Viatical Settlements and Living Benefits

Although life insurance is usually bought for need, there is an interesting and relatively new option for disposing of life insurance before the death benefit is paid called the viatical settlement.

This is basically the sale of a life insurance policy to someone who is purchasing it as an investment. The buyer considers the mortality of the insured and bets that that person will die sooner rather than later.

Normally, the buyer will have the insured examined to determine his or her potential life expectancy and then “bid” on the policy. Please note that the seller need not be the insured, but could be the spouse, an irrevocable trust, the children, etc., who may be in financial need and not wish to wait for the death benefit to be paid, or possibly do not have the funds to pay the ongoing premium.

Rather than having the policy merely lapse, or cash the policy out for the current value, or borrow against the cash value, it may be preferable to sell the policy and receive more funds in return than what is otherwise available from the insurance company. In some states, viatical settlement dealers must be licensed or meet other legal requirements or at least comply with insurance commissioner regulations.
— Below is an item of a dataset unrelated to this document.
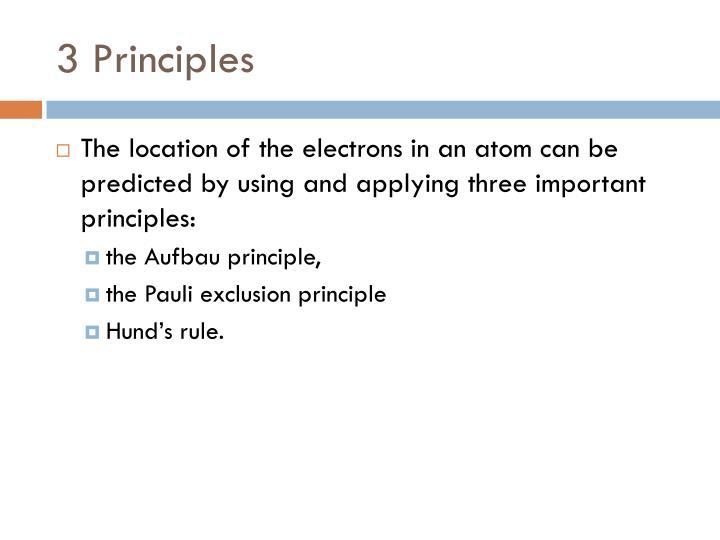 3 Principles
When a person sells his or her policy, the proceeds are first treated as a return of the investment, which is the cost basis in the contract. To the extent that any additional funds are received over the basis of the property paid into the policy, these are construed to be capital gains.

Living Benefit

There are also companies that are now allowing a person to have an additional benefit called an accelerated death benefit. This is a “living” benefit that allows a person to receive their benefits before death, which may allow them to remain home, obtain additional care and focus on living rather than dying.
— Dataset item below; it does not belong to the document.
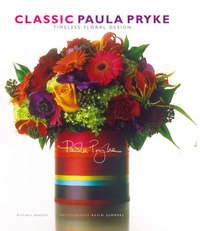 Classic Paula Pryke by Paula Pryke image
There is usually an additional rider or premium that has to be paid for this benefit on the policy. Some policies, however, provide this at no additional cost, as it is merely built into the cost of the insurance itself.
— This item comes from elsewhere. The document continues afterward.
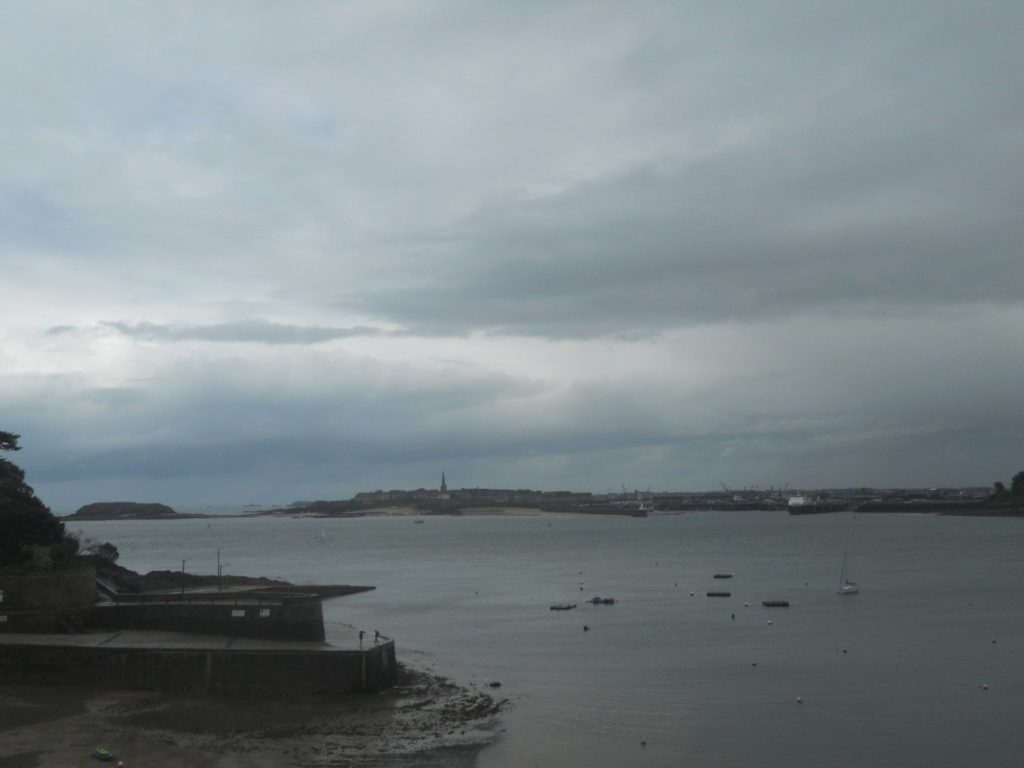 découvrir Dinard en Bretagne en 1 journée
If a person is determined to be chronically or terminally ill, then the physician must determine that they have an illness or physical condition that usually predicts that the person will pass away within 24-months of the date of certification. Once this occurs, the company will then consider providing for the benefits to the insured, which are normally not considered to be taxable income.

However, if the insured is not the owner of the policy, then his or her receipt of funds will be construed to be taxable income. To be excluded from income, the payment must be used for costs that are incurred for qualified medical/long-term care services and also made on a periodic basis without regard to the costs of care.

These two options are relatively new, and they may take some time to process after the insured determines that one is a viable alternative and then proceeds with the underwriting, medical examinations and give and take with the purchaser of the policy. In the event that it is taking longer to deal with a viatical settlement than anticipated, the policy could always be borrowed against, and the purchase of the policy could be renegotiated based on the lesser value in the policy in the future.